Her topluluğun iyi ve kötü kendine has karakteristik özellikleri, o toplumu diğerlerinden farklı yapan yönleri bulunur. Örneğin Almanlar sağlamlık, dayanıklılık ve kullanım açısından ürettikleri  ve dış ülkelere sattıkları ürünlerden dolayı dünyada çok saygın bir yere sahiptirler. Ayrıca randevularına sadık olmaları, dakiklikleri, trafik kurallarına özen göstermeleri, planlı ve disiplinli yaşamaları takdire şayandır. Ama bunun yanında halk arasında FKK diye bilinen çıplaklar plajı ve aşırı bira tüketimi  bizim kültürümüze zıd davranışlardır. Bunun yanında biz de misafirperverlik, komşuluk ilişkileri, karşılıklı ziyaretler, paylaşma ve yardımlaşma gibi özelliklerimizi  güzel hasletlerimiz olarak sayabiliriz.
Özet olarak şunu söyleyebilirim: global dünyada kişiler daha çok seyehat yapar oldu. Çalışma şartları değişti, yabancı bir  ülkeye gidip orada hayatını kazanmak, iş yapmak  sıradan vakalar arasına girdi. Birey ve toplum olarak belirli filtrelerden geçirerek bizim bünyemize uyan, bize fayda sağlayan, hayatı kolaylaştıran, başka ülkelerde olumlu etkileri görülmüş kanun ve kuralları alıp uygulamalıyız. Amerikayı yeniden keşfetmeye gerek yok! Bugün insanlık 21. Yüzyıla kolay gelmedi. Bizim kolayca elde ettiğimiz ve hayatımızın ayrılmaz bir parçası olan bir çok teknik için önceki nesiller bedel ödediler, büyük sıkıntılar çektiler. 
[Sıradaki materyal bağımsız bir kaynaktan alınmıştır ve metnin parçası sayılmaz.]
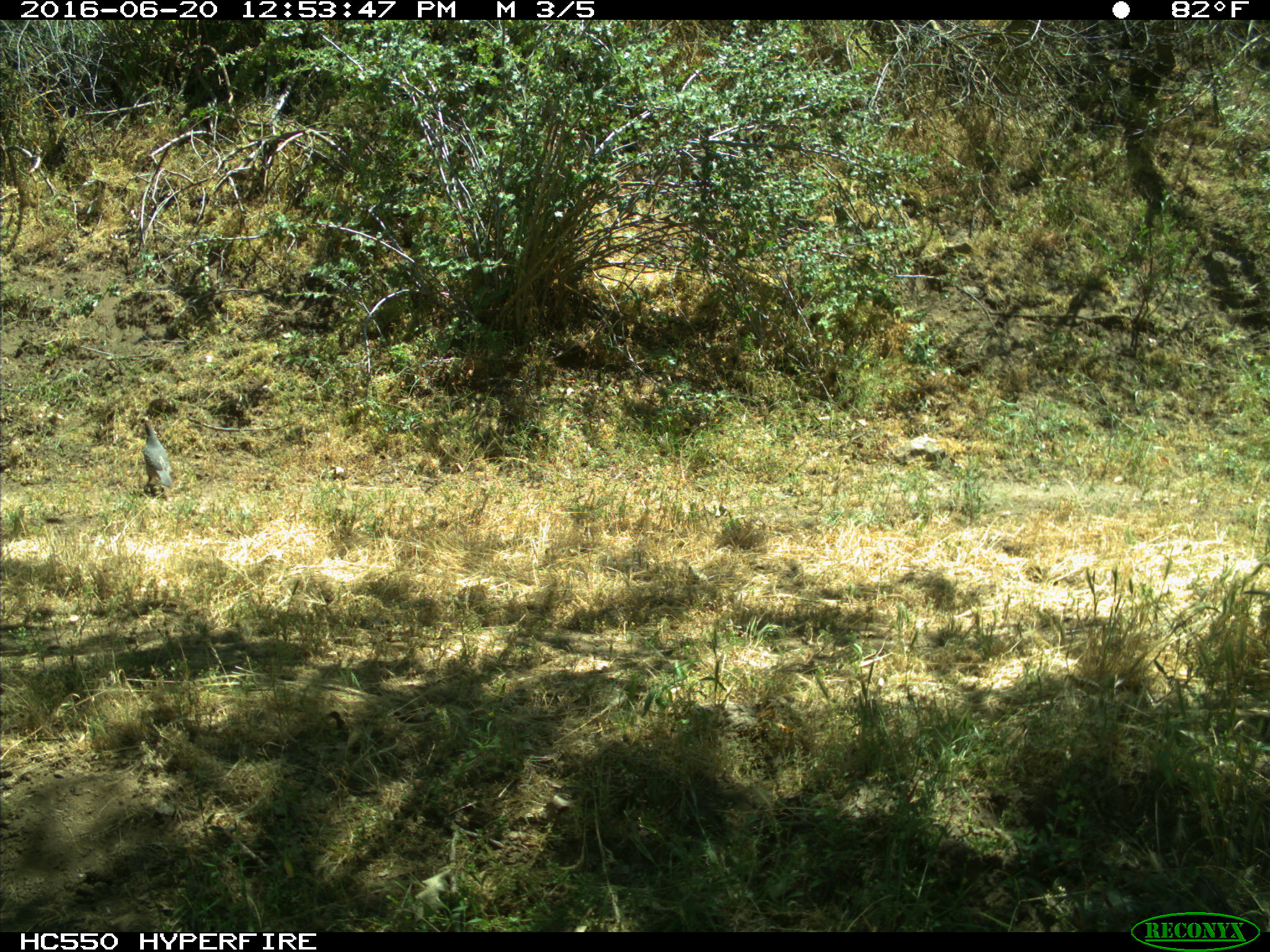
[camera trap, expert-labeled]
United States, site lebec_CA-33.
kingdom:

Günümüzde de temiz, çalışkan, eğitim seviyesi yüksek, üreten ve ürettiğini satan bir toplum oluşturmak için bazı ülkeler aşırı çaba harcamış ve başarılı da olmuşlardır. Bu durumda her şeye sıfırdan başlayıp, basamakları teker teker çıkarak, deneme yanılma yöntemi ile vakit kaybetmeye ve alfabeyi yeniden keşfetmeye gerek yok. Gelişmiş devletlerin seviyelerine ulaştığımızda artık önümüzde kimse olmadığından daha ileriye gitmek için yeni araştırmalar ve incelemeler yapabiliriz.